Your Majesty, I humbly request permission to form a Government on Your behAUGHWOOFH!
I was occupied at the time (they had one from Stewart's Brewery I hadn't tried before, and one from Inveralmond), but the rest of you have no such excuse. Come to think of it, the BBC were in on it the whole time. It's no wonder they gave up on us shortly afterwards and turned evil—they'd done everything possible for us and none of us took the hint. Constant rolling news-helicopter footage of a Bentley slowly progressing along Whitehall.
And now we see David Cameron's car turning left at some traffic lights. David Cameron there, on his way to Buckingham Palace, where he is expected to ask Her Majesty the Queen for permission to form a government. His car is now pausing outside the crosshatched box before an intersection. Now he's turning right.
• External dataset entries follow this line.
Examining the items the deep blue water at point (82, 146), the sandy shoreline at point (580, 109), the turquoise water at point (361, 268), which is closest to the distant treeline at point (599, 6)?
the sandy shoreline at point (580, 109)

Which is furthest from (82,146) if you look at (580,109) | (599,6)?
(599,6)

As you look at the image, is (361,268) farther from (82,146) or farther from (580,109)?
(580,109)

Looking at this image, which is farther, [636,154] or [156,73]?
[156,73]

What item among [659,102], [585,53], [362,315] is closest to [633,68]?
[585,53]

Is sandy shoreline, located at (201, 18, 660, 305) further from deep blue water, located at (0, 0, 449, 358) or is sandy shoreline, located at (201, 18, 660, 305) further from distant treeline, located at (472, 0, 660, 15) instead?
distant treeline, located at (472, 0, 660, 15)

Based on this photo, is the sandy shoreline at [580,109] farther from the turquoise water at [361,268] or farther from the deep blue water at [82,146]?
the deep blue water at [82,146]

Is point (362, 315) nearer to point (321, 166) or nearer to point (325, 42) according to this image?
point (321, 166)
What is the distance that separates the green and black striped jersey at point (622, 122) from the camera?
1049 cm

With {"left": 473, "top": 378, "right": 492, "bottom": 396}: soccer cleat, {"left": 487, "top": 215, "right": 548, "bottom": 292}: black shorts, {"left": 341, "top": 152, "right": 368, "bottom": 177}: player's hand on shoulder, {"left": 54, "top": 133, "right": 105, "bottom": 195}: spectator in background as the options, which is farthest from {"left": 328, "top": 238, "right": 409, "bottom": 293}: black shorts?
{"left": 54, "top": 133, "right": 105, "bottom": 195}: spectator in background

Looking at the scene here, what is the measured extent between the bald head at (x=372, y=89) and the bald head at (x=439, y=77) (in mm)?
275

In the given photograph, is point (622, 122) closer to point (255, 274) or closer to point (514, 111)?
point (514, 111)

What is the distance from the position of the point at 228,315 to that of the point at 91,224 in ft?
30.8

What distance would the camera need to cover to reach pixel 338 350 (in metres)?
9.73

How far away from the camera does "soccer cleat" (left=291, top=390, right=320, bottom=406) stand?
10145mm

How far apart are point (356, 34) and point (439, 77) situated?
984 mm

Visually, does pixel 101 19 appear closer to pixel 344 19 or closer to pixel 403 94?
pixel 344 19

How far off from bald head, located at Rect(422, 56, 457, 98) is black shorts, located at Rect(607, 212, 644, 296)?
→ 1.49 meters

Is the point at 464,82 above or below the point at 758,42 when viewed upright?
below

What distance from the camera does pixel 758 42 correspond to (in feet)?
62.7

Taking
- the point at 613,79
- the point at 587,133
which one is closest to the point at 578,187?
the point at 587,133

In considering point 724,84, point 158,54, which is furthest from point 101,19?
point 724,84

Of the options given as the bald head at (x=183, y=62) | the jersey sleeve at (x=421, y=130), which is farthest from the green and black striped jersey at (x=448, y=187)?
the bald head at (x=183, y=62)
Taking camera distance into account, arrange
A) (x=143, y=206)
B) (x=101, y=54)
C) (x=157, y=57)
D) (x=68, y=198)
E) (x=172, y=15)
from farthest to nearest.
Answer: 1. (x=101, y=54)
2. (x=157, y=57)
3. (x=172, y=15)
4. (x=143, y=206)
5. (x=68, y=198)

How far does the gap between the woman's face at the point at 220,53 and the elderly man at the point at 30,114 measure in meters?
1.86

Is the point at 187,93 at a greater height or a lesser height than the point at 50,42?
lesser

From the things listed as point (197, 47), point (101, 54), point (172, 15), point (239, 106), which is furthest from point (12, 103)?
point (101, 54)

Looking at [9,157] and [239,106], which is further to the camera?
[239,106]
The BBC Charter probably prevented them from outright coming out and saying it, but they came as close as they could:
THERE HE IS, YOU BASTARDS! GET HIM!
On further reflection, we should formalize this. In the event of a hung parliament, this should be how things are decided from now on: by a drag race down Whitehall. First one to reach Her Maj gets to form a government. All dirty tricks allowed. Gordon trips up Dave before he even gets into the car, then bounces his giant dish-shaped face off the bonnet, just to make sure, before he peels off. Then Nick comes up from the inside and slides sideways, tyres screeching, to a stop in front of the Palace gates. A cloud of dust and burnt rubber puffs down the Mall like papal white smoke. Democracy. Is. Served.
Makes a lot more sense than the current system, anyway.
The irrepressible and frequently incorrect dhothersall started it. It's not my fault, I promise.
So #indyrefpoetry is a thing. All of my efforts have been far, far too terrible to commit to the Twitters, but that's what I have a longform blog for, so now you all must suffer. scotm deserves credit for originally enduring all of these over IMs. He will testify that, although terrible, they were at least written very fast. Regular readers may recall that I seem to do all right at iambic pentameter. How bad can it be?( Pretty damn bad, actually )
My last attempt actually fit into 140 chars, and was
Oh, ye cannae shove yer Westminster oligarchs aff a gravy train. Thus was it indicated, quite appropriately I think, that it was time to stop.
ETA.( Oh, no, there's more )
I tried to do a pastiche of Sassoon, but it just isn't going to work. Sassoon is beyond my meagre skills. You should probably consider yourselves lucky.
No, I'm not going to do Rabbie, and you all already know why.